Extinct species of tortoise

Testudo hellenica is an extinct genus of tortoise of the genus Testudo from the Miocene (Vallesian) Nea Messimvria Formation (Zone MN 10) of Greece. T. hellenica is the earliest known crown-Testudo from Greece (according to Garcia et al., 2020), since the next oldest Testudo species, T. marmorum, from Greece come from the Turolian (7.3-7.2 ma) Pikermi beds.

T. hellenica is important for understanding the radiation of the evolutionary history of the lineage of the Testudo genus, pushing it back from 7 Ma (2017) and 8 Ma (2018) to 9.1-9 Ma (2020).

==Discovery and naming==
The holotype, a carapace with a preserved plastron, was discovered c. 1983 in the Ravin de la Pluie, Axios Valley from fossil sediments ranging from 9.149-9.046 Ma, although the formation may be as old as 11.608 Ma and as recent as 8.7 Ma. In order to observe the detail of the carapace, the specimen was completely prepared. The phylogeny of T. hellenica was studied in 2016, although it was unnamed at the time. The species Testudo hellenica was named in 2020.
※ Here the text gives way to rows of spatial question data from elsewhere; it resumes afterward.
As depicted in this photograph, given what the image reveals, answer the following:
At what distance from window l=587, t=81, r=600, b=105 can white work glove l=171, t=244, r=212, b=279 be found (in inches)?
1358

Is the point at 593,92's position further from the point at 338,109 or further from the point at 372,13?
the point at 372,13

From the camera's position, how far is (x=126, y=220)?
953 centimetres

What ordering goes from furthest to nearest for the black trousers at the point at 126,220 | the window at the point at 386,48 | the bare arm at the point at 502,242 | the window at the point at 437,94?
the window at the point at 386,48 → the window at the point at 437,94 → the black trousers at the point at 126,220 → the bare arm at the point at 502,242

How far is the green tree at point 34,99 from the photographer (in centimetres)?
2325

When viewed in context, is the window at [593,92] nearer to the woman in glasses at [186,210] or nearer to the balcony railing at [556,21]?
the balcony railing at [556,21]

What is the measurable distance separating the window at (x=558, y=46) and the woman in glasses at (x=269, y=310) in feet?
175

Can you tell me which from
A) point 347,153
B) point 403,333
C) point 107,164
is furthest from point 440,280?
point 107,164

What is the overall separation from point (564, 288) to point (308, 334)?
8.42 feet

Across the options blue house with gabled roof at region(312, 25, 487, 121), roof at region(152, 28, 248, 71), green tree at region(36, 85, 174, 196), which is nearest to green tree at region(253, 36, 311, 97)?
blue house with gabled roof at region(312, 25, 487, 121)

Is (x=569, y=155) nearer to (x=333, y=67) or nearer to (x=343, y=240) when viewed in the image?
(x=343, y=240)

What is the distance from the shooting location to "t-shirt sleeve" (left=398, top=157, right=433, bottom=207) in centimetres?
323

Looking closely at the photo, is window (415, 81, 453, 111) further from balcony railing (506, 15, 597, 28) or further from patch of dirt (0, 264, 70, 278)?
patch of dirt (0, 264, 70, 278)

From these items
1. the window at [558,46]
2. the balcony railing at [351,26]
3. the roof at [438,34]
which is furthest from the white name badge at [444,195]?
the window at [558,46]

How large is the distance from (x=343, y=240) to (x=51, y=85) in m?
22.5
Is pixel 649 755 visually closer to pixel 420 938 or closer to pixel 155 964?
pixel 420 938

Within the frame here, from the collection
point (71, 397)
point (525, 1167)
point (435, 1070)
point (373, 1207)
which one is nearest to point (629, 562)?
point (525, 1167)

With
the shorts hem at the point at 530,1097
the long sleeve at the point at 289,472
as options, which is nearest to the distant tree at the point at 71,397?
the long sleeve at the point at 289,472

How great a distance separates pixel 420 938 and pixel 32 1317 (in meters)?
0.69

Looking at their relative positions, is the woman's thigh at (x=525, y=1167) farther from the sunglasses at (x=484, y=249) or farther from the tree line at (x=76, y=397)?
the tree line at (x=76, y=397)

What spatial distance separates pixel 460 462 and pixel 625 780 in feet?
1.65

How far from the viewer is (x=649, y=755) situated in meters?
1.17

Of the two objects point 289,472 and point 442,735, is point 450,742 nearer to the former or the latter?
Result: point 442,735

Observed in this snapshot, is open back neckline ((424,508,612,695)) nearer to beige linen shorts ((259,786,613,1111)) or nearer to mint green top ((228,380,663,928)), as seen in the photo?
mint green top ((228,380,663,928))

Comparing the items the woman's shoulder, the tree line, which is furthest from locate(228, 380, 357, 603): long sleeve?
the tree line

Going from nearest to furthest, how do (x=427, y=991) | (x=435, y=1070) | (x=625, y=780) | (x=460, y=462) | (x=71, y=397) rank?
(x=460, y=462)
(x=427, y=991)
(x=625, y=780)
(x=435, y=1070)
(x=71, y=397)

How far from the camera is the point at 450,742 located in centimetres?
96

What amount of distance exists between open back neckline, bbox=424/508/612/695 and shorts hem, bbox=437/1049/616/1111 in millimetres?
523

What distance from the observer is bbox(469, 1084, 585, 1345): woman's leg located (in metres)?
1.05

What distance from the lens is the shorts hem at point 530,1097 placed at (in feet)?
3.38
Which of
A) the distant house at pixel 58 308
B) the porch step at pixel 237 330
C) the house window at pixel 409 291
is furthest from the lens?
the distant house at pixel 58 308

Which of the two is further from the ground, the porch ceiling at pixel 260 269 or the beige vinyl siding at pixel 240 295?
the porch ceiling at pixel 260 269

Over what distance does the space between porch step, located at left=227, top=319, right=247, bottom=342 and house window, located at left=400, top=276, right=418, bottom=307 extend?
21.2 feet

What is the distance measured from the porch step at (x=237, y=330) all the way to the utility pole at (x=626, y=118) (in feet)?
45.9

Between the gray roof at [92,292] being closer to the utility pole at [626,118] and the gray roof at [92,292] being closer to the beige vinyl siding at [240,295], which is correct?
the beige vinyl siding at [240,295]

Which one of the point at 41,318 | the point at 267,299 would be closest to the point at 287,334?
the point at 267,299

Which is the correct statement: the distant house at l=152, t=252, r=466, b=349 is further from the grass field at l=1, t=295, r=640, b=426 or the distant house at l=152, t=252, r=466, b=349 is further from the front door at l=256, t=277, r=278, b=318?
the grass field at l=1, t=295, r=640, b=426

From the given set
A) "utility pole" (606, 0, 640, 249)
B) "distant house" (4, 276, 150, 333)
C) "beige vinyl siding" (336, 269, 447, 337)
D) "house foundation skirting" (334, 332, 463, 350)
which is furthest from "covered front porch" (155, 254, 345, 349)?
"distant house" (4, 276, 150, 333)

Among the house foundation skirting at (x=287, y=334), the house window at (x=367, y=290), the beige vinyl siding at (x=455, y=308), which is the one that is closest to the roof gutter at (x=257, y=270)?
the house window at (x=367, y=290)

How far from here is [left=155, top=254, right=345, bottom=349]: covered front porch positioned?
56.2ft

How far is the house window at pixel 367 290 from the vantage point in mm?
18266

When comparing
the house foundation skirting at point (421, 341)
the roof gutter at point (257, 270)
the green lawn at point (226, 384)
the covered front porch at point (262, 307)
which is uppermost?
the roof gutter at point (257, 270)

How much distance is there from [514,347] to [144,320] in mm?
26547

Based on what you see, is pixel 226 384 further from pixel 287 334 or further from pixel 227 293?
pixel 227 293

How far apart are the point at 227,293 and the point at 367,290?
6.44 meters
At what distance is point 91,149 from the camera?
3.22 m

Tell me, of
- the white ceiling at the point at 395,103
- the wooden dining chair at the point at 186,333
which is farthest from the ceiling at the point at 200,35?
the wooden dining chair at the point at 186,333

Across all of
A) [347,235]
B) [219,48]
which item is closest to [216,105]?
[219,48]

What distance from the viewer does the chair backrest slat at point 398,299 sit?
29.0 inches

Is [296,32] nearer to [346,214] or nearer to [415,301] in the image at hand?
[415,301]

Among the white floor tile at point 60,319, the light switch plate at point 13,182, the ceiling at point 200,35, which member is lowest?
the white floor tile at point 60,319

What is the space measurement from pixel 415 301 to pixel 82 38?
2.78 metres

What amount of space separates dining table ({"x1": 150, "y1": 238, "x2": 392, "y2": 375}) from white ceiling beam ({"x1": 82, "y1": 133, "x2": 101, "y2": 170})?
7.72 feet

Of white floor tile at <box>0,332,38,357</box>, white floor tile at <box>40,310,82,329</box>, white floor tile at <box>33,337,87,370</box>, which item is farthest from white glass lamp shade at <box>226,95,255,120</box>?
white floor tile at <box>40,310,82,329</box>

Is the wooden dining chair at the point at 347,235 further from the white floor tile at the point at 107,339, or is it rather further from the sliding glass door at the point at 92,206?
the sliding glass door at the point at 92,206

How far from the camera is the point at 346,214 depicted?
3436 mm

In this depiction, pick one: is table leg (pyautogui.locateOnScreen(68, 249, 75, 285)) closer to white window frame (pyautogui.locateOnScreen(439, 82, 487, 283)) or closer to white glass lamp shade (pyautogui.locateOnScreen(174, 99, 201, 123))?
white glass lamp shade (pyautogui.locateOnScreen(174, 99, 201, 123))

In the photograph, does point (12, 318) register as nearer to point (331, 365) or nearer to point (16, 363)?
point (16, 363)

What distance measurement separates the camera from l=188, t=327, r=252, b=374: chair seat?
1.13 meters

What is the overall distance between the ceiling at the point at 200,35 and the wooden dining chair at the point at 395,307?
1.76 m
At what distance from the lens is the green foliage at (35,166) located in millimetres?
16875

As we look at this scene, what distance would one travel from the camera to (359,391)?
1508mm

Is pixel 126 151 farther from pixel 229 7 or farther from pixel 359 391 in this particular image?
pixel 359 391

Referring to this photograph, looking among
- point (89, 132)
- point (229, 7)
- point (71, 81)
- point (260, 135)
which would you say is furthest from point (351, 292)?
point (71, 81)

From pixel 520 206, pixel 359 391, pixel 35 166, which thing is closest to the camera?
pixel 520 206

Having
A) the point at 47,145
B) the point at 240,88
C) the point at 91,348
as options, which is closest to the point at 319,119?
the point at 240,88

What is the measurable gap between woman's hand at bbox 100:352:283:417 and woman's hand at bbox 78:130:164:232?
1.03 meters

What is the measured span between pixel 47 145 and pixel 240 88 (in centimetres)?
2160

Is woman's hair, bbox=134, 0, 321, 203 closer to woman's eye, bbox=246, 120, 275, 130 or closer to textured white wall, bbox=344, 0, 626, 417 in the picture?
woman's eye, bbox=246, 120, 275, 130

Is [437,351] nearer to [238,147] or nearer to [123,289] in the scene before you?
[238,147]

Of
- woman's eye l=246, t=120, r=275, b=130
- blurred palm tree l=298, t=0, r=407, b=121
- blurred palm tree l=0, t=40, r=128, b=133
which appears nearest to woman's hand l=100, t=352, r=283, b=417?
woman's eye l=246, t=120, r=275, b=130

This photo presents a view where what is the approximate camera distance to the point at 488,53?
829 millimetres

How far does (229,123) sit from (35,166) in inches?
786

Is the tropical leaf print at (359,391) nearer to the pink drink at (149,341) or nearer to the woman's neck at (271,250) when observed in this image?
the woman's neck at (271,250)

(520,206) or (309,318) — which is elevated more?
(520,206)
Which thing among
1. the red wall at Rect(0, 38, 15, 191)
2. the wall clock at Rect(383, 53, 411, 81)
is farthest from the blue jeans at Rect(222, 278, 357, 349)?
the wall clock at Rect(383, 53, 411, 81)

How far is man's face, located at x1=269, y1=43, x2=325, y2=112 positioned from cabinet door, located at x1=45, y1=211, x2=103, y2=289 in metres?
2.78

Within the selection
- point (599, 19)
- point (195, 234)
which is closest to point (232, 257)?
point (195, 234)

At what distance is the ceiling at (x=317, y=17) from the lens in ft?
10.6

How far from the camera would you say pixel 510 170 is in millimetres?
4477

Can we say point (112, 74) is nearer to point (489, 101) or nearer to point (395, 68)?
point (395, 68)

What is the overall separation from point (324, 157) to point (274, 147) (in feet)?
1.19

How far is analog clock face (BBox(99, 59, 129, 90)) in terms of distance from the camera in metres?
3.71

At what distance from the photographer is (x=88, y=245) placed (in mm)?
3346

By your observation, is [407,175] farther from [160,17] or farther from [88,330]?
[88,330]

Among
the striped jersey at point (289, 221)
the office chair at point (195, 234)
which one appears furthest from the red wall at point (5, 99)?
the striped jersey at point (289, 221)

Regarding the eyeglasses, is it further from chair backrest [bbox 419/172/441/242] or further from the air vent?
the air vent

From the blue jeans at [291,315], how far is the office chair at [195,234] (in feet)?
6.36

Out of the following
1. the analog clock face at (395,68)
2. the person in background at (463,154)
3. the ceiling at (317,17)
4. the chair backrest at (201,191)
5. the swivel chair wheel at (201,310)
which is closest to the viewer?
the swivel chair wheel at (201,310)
The holotype, LGPUT RPI-216, preserves a carapace, plastron and several bones underneath, including a fused humerus and scapula.

==Description==
The carapace is approximately 22.8 cm long, meaning that when fully grown, it would have been around 1 m long. The rounded anterior lobe is 55.8 mm long, while the posterior lobe is 66.1 mm long. The bridge between the two lobes is 102.7 mm long. Since the domed pygal plate curves inwards, this indicates that the holotype individual was a male. Testudo hellenica shares with Eurotestudo, T. marginata and T. marmorum an elongated shell, although the plastron of the holotype of T. marmorum is different to that of T. hellenica.